_TASK DIRECTIONS_
Extract the lines of the listing from the line containing "As depicted, all" through the line containing "In this image, can", inclusive, and repeat them without any change.

[start RECORD SET]

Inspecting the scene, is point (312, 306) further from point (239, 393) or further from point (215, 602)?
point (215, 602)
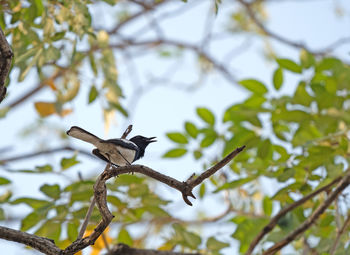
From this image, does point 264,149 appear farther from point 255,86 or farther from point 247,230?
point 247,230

[end RECORD SET]
[start RECORD SET]

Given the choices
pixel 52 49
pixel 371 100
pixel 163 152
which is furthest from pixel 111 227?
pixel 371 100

[end RECORD SET]
[start RECORD SET]

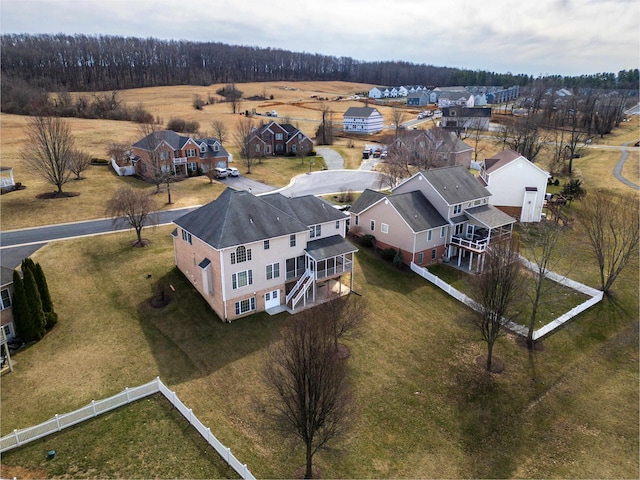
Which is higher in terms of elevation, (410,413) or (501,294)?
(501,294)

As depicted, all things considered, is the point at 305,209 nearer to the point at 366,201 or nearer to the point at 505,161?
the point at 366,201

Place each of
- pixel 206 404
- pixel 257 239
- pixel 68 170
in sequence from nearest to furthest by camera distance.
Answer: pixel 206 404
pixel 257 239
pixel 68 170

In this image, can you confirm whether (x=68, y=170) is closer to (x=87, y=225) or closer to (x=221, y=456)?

[end RECORD SET]

_REPLY TO THE EXERCISE_
As depicted, all things considered, is the point at 305,209 nearer to the point at 366,201 or nearer to the point at 505,161?
the point at 366,201

Place each of
- pixel 206 404
- pixel 257 239
- pixel 68 170
in sequence from nearest to furthest by camera distance.
Answer: pixel 206 404
pixel 257 239
pixel 68 170

In this image, can you confirm whether (x=68, y=170) is closer to (x=87, y=225) or closer to (x=221, y=456)?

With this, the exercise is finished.